Did you know that 2025 is the 50th anniversary of International Women’s Year (IWY)? In 1975, the United Nations General Assembly proclaimed it would celebrate women, setting in train events that would globally shift the way women were included, and perceived.
While some of the battles are still on the table 50 years later, to be inclusive in all aspects of life – economically, socially and politically – is key to the tenets of contemporary society. In Australia, Elizabeth Reid was part of the Australian delegation to the UN’s first World Conference on Women, which took place in Mexico City in June 1975. She was also Women’s Adviser to the newly elected Prime Minister Gough Whitlam.

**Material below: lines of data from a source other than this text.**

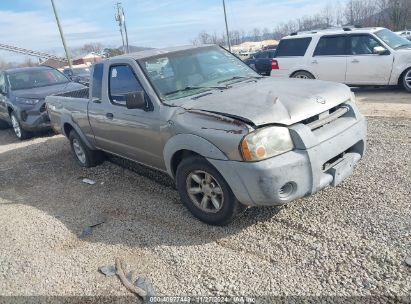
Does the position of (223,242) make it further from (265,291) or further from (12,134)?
(12,134)

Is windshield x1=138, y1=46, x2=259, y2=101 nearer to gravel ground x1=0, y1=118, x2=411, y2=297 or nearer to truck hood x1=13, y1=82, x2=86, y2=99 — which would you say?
gravel ground x1=0, y1=118, x2=411, y2=297

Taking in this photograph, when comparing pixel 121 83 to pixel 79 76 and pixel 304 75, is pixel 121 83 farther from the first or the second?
pixel 79 76

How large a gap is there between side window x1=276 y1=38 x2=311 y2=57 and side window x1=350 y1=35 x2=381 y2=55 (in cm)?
125

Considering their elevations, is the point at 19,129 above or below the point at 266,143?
below

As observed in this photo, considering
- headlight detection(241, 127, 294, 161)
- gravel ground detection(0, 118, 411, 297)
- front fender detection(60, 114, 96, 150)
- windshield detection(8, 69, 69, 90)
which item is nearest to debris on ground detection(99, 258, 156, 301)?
gravel ground detection(0, 118, 411, 297)

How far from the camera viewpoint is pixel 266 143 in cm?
296

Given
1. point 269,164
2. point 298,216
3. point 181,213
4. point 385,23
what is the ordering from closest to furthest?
point 269,164 → point 298,216 → point 181,213 → point 385,23

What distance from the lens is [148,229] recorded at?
3742 millimetres

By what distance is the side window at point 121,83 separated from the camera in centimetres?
412

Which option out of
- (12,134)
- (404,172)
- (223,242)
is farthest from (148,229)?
(12,134)

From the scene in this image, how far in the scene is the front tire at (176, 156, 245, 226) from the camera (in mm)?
3293

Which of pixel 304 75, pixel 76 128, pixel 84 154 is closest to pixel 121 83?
pixel 76 128

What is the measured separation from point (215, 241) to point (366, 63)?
7.85 meters

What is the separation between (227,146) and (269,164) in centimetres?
40
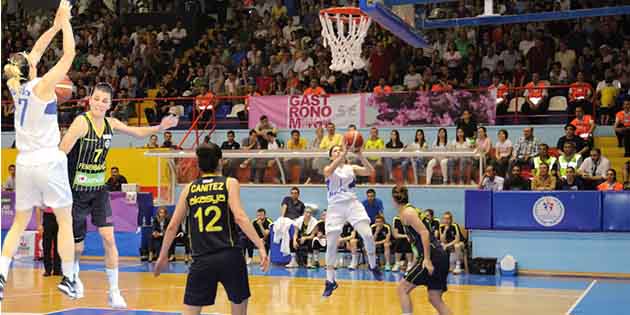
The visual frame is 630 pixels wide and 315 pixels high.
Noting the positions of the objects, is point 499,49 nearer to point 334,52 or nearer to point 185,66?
point 334,52

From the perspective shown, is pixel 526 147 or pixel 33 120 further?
pixel 526 147

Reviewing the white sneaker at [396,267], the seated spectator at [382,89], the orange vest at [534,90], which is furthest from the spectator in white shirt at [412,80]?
the white sneaker at [396,267]

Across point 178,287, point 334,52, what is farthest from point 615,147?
point 178,287

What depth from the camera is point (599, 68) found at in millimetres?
21062

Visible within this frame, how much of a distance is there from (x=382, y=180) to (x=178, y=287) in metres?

On International Women’s Day (8 March), Whitlam’s speech emphasised the need for attitudinal change: “Both men and women must be made aware of our habitual patterns of prejudice, which we often do not see as such, but whose existence manifests itself in our language and our behaviour,” as noted by The Conversation.
In the visual arts, the global Known My Name campaign has shifted the lens significantly over the last decade (it started in the US in 2016), and the work of The Countess Report, which has tirelessly tracked gender balance in the Australian creative sector.
ArtsHub calls out six exhibitions in 2025 that call attention to the significant contribution of women artists in the visual arts realm.
1. The Intelligence of Painting
The Museum of Contemporary Art Australia (MCA) takes the temperature of contemporary painting in Australia through the work of 14 women painters. Curated by MCA Director Suzanne Cotter and Associate Curator Manya Sellers, the exhibition The Intelligence of Painting turns to the work of Karen Black, Angela Brennan, Eleanor Louise Butt, Prudence Flint, Maria Madeira, Thea Anamara Perkins, Kerrie Poliness, Jude Rae, Jessica Rankin, Julie Nangala Robertson, Gemma Smith, Jelena Telecki, Jenny Watson and Nyapanyapa Yunupingu. Showing 7 March – 20 July 2025, in Level 1 Macgregor Gallery.
2. Dangerously Modern Women
Exploring the art and lives of 50 women artists and revealing their vital role in the story of modernism, this exhibition has been curated in partnership between the Art Gallery of South Australia (24 May to 7 September 2025) and the Art Gallery of New South Wales (10 October 2025 to 1 February 2026).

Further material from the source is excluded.